DATA IN THIS EXERCISE: Begin

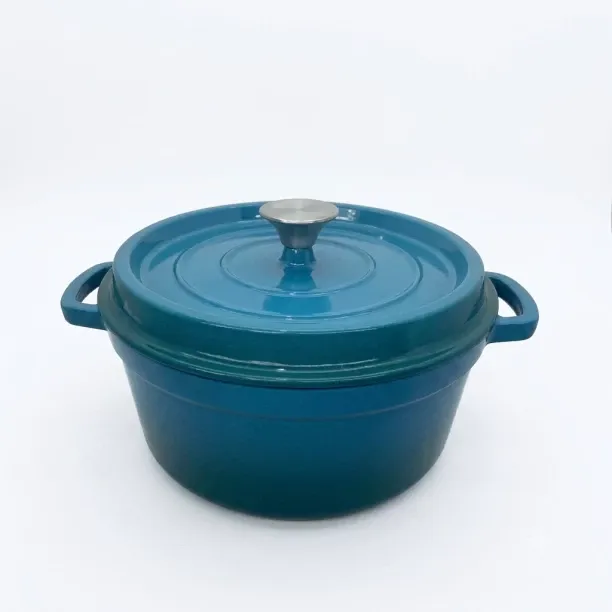 Condere CDH-2008 Pot with Lid 5.5 L capacity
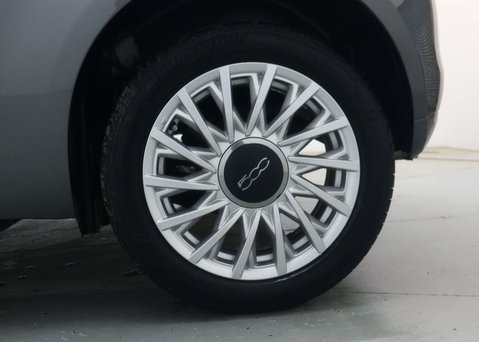 Fiat 500 1.0 MHEV Dolcevita Hatchback 3dr Petrol Manual Euro 6 (s/s) (70 bhp) 17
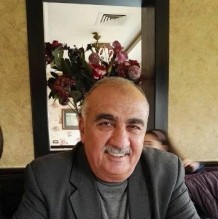 استقالة مدير عام الدستور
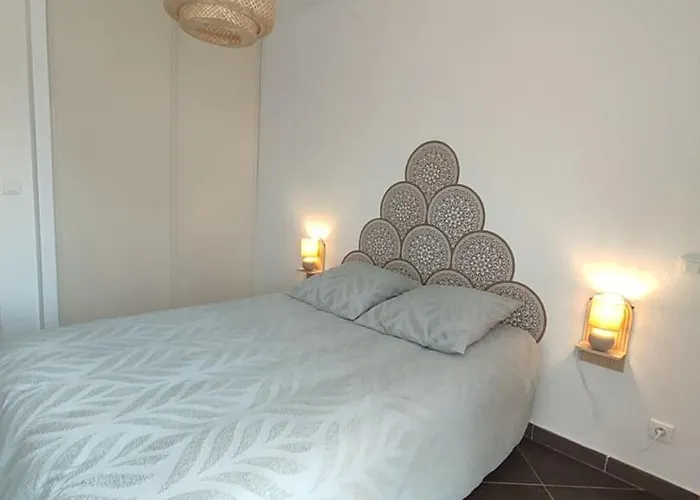 Jolie Location Chez Philippe & Karine *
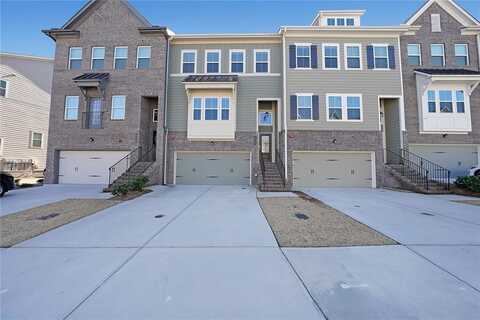 473 Stagecoach Bend, Smyrna, GA 30080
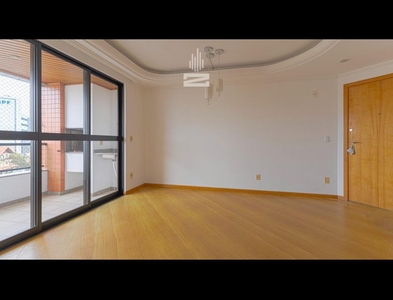 Apartamento no Bairro Velha em Blumenau com 2 Dormitórios (1 suíte) e 88 m²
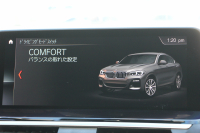 BMW X4 M40i 1ｵｰﾅ 360馬力 直6ﾀｰﾎﾞ全席ﾋｰﾀｰ黒革 ｱﾀﾞﾌﾟﾃｨﾌﾞMｻｽ Mspﾌﾞﾚｰｷ 液晶ﾒｰﾀｰ 360度ｶﾒﾗ ﾀｯﾁ画面HDDﾅﾋﾞTV LEDﾍｯﾄﾞﾗｲﾄ ｵｰﾄﾊｲﾋﾞｰﾑ 電動ﾄﾗﾝｸ ﾊﾟﾄﾞﾙｼﾌﾄ 専用21AW 専用ﾃﾞﾌ 2年保証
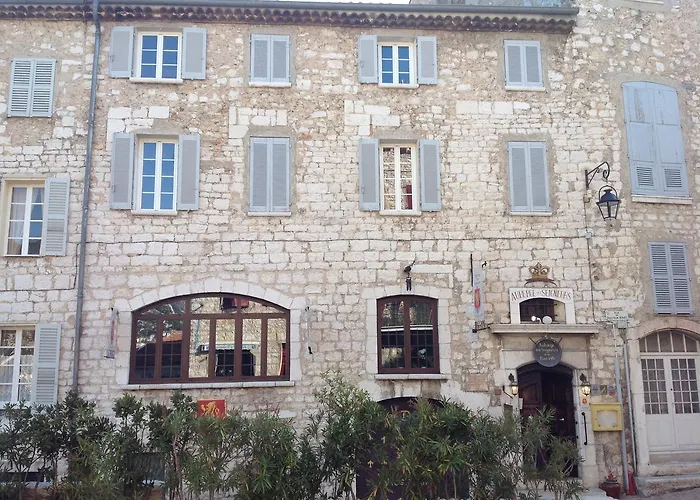 Auberge Des Seigneurs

DATA IN THIS EXERCISE: End

WHAT THE EXERCISE ASKS: Put the captions from the entries above into a JSON list of strings, one string per line and no blank lines. Leave the pictures out of the list.

EXPECTED ANSWER:
[
  " Condere CDH-2008 Pot with Lid 5.5 L capacity",
  " Fiat 500 1.0 MHEV Dolcevita Hatchback 3dr Petrol Manual Euro 6 (s/s) (70 bhp) 17",
  " استقالة مدير عام الدستور",
  " Jolie Location Chez Philippe & Karine *",
  " 473 Stagecoach Bend, Smyrna, GA 30080",
  " Apartamento no Bairro Velha em Blumenau com 2 Dormitórios (1 suíte) e 88 m²",
  " BMW X4 M40i 1ｵｰﾅ 360馬力 直6ﾀｰﾎﾞ全席ﾋｰﾀｰ黒革 ｱﾀﾞﾌﾟﾃｨﾌﾞMｻｽ Mspﾌﾞﾚｰｷ 液晶ﾒｰﾀｰ 360度ｶﾒﾗ ﾀｯﾁ画面HDDﾅﾋﾞTV LEDﾍｯﾄﾞﾗｲﾄ ｵｰﾄﾊｲﾋﾞｰﾑ 電動ﾄﾗﾝｸ ﾊﾟﾄﾞﾙｼﾌﾄ 専用21AW 専用ﾃﾞﾌ 2年保証",
  " Auberge Des Seigneurs"
]